The very first sonic reference director Barry Jenkins sent to composer and frequent collaborator Nicholas Britell for “The Underground Railroad,” the epic 10-part Amazon series, was a cryptic audio message of a drilling sound.
A few hours later, Britell received another text from Jenkins making sure the previous sample had been received, and that’s when the composer knew his mission. “I went off and started experimenting,” he says.
The result is a three-volume album containing the score to the visually arresting series. based on Colton Whitehead’s novel, “The Underground Railroad” reunited the director and composer for the third time, following “Moonlight” and “If Beale Street Could Talk.”
The series chronicles Cora’s (Thuso Mbedu) journey as she makes a desperate bid for freedom in the antebellum South before the Civil War. After she escapes a Georgia plantation, she seeks the fabled railroad, and in this alternate history where the railroad exists, discovers it is full of engineers and conductors, and a secret network of tracks and tunnels beneath Southern soil that helps on her journey north and to freedom.
The concept of drilling downwards that Jenkins presented resulted in a four-note melody. “The most specific element that correlated to the concept of going underground was the descending motif of the E flat, D, D flat and C and that idea of drilling and digging,” Britell explains.

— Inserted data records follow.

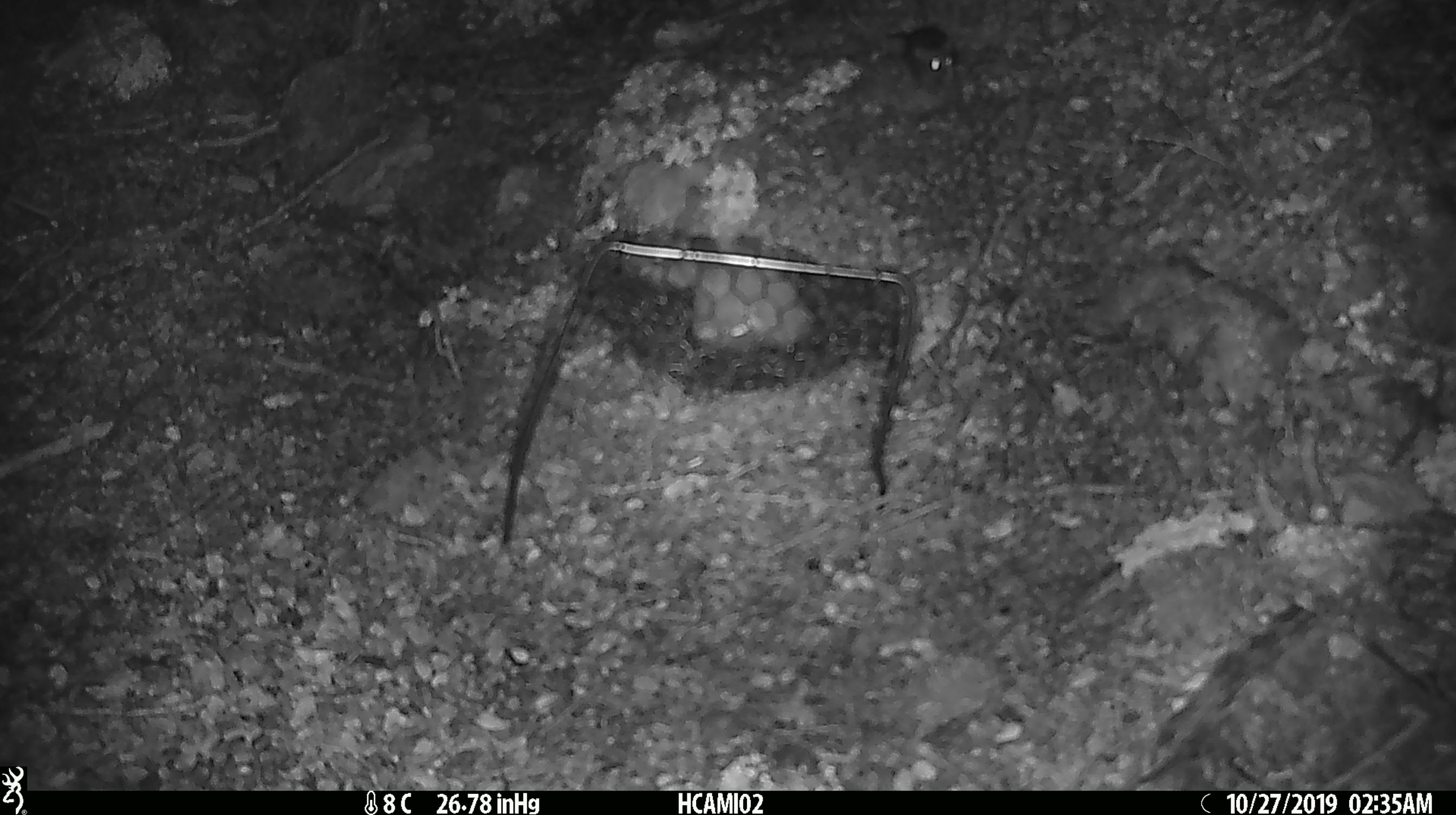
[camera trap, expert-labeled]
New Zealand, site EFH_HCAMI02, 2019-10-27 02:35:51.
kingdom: Animalia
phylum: Chordata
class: Mammalia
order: Rodentia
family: Muridae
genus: Mus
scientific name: Mus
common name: mouse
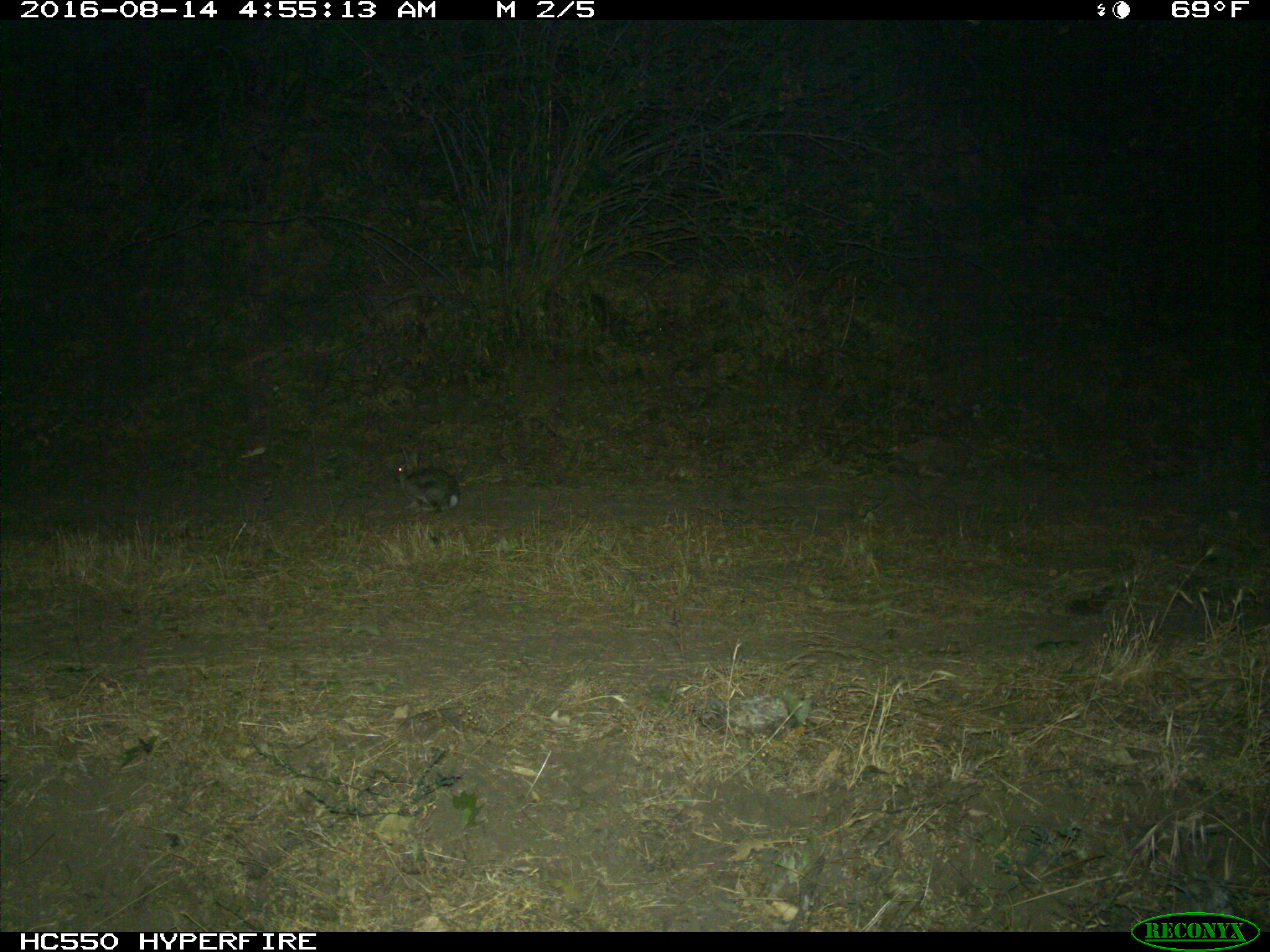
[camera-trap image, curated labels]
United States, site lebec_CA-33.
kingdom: Animalia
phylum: Chordata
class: Mammalia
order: Lagomorpha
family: Leporidae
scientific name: Leporidae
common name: rabbits and hares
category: unidentified rabbit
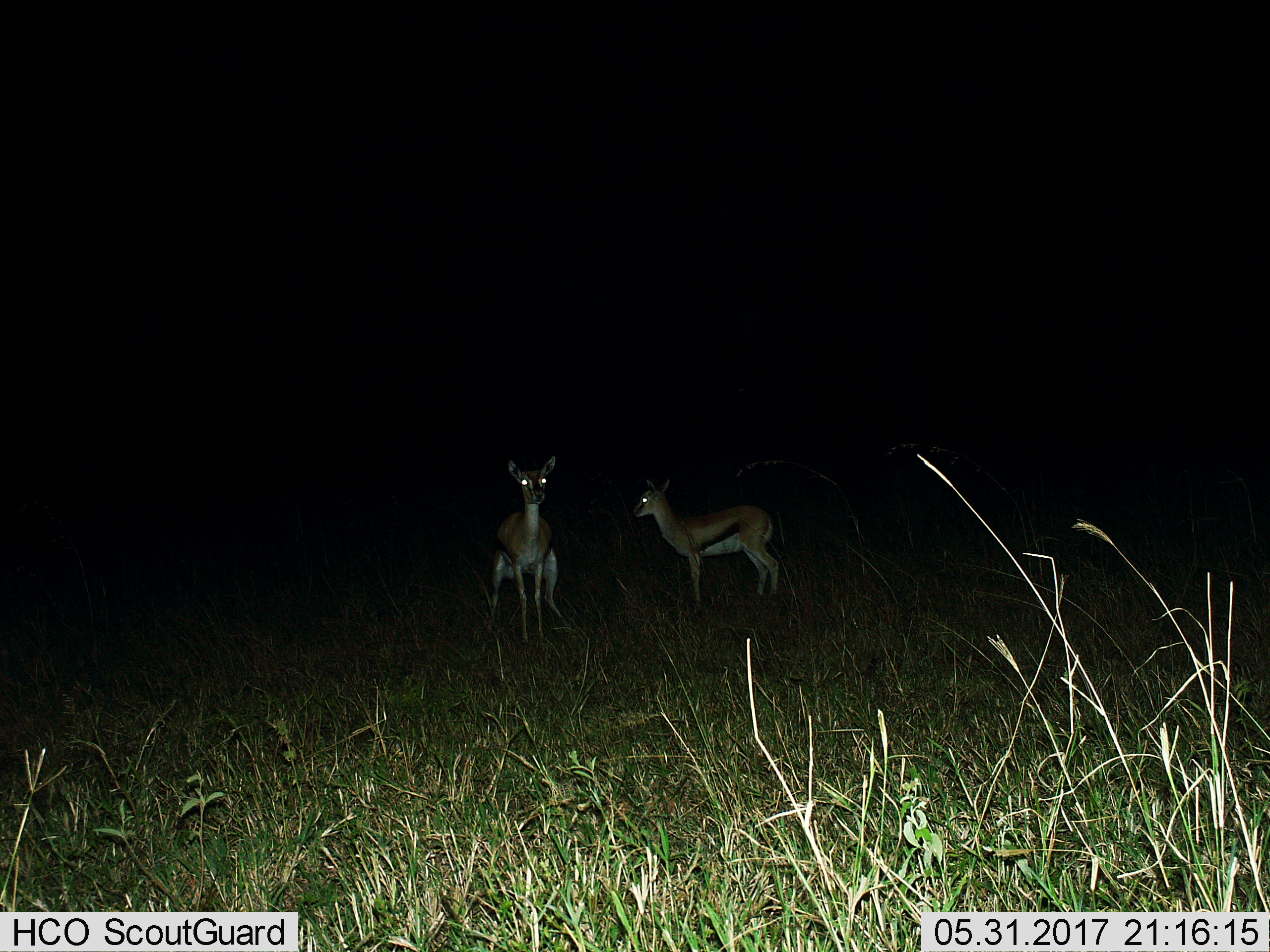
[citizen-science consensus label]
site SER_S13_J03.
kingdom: Animalia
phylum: Chordata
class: Mammalia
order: Artiodactyla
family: Bovidae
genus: Eudorcas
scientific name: Eudorcas thomsonii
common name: thomson's gazelle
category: gazellethomsons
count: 2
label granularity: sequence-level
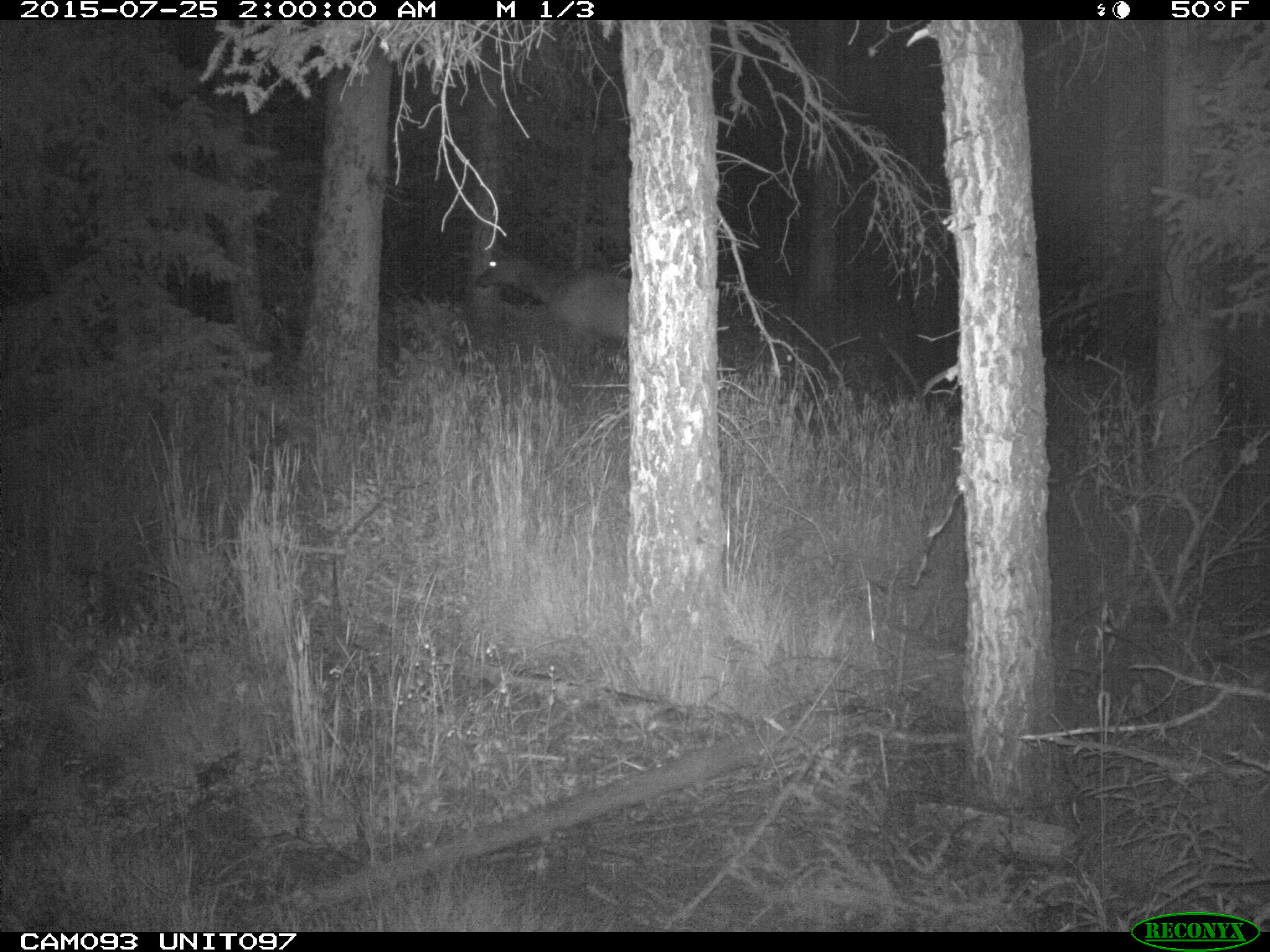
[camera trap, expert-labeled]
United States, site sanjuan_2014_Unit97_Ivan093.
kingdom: Animalia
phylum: Chordata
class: Mammalia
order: Artiodactyla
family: Cervidae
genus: Cervus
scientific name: Cervus elaphus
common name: red deer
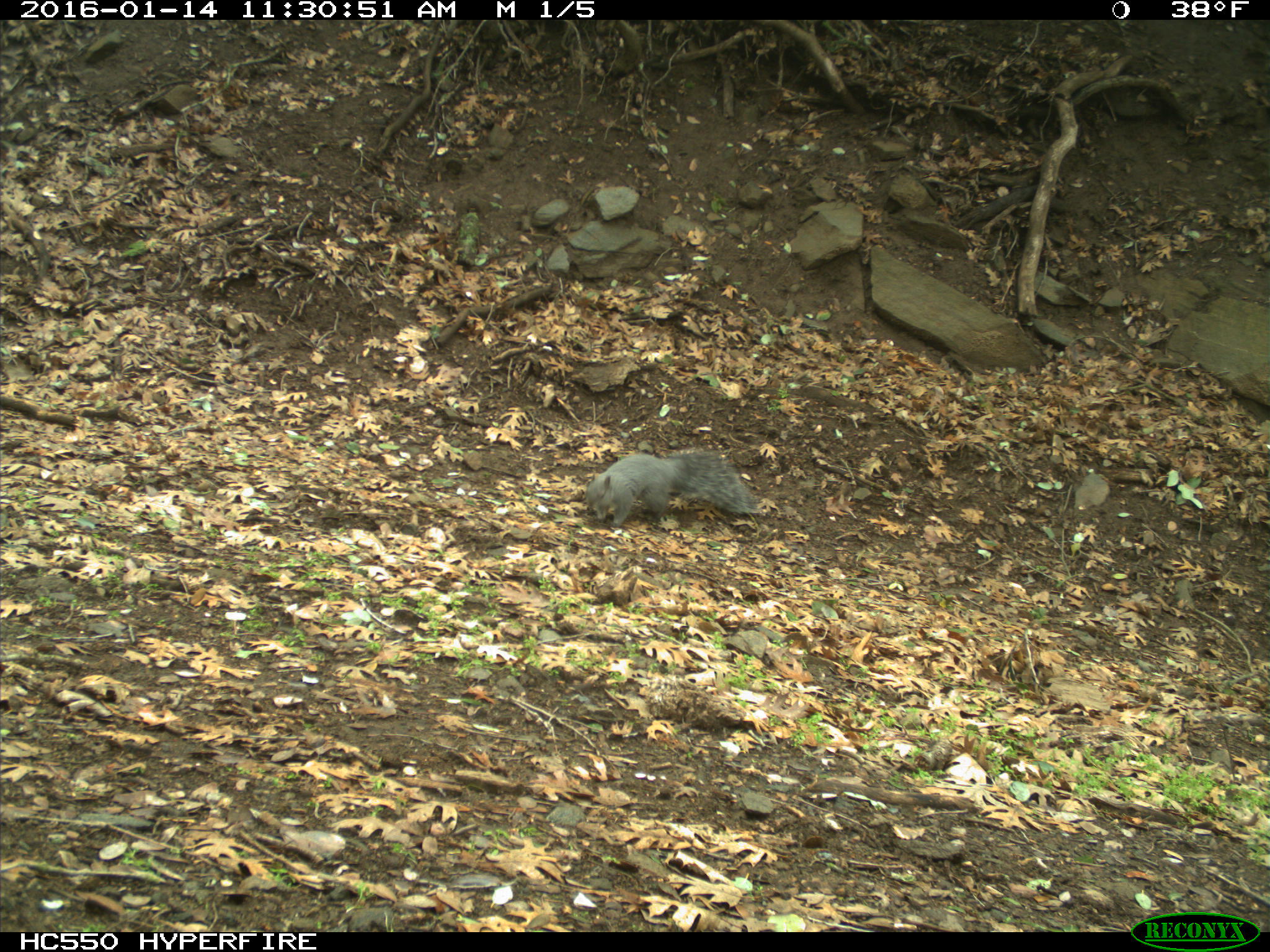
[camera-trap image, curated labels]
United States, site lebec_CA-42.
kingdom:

once he had that, he says “it provided a possibility to play with that motif, and it provided a rhythmic hypnotic repetition that we started playing with.”
Britell added an inner descending chromatic element with chords that he further tinkered with, and in January 2020, when he was in Los Angeles with Jenkins, the piece became “Pillars.” He pushed the experiment further with a “shaking tremolo” on the strings which Jenkins loved.
Experiments and moving to L.A. to be in a pod bubble with Jenkins helped the creative duo come together to develop the essence of the score, which is haunting in its repetition and the rhythmic sensation of a train that could just as easily — and eerily — be the drum of a heartbeat.
The composer says that there is a subtle element to some of the motifs related to the railroad which is described as a “pitch clanging.” Adds Britell: “It’s six notes in a triplet pattern that recurs at certain times.”
Similarly, another sequence initially called “Floating” became the first eight bars of “Bessie,” a motif constructed with piano, harp and string was rhythmic and takes on different forms throughout the series. “That had a rhythmic symbology to the railroad,” says Britell. “You hear an initial version of that at the end of episode one, and it evolves from there.”
The key to the score, Britell explains, is that it “very consciously tries to express these different worlds.” He adds: “It’s never trying to be exact, this is what this is — it’s more about evoking the feeling of the different worlds on the journey, and that’s why there’s there’s not just one idea for each.” Much like Cora’s journey, Britell’s score, he says, “is more about an overall evolution.”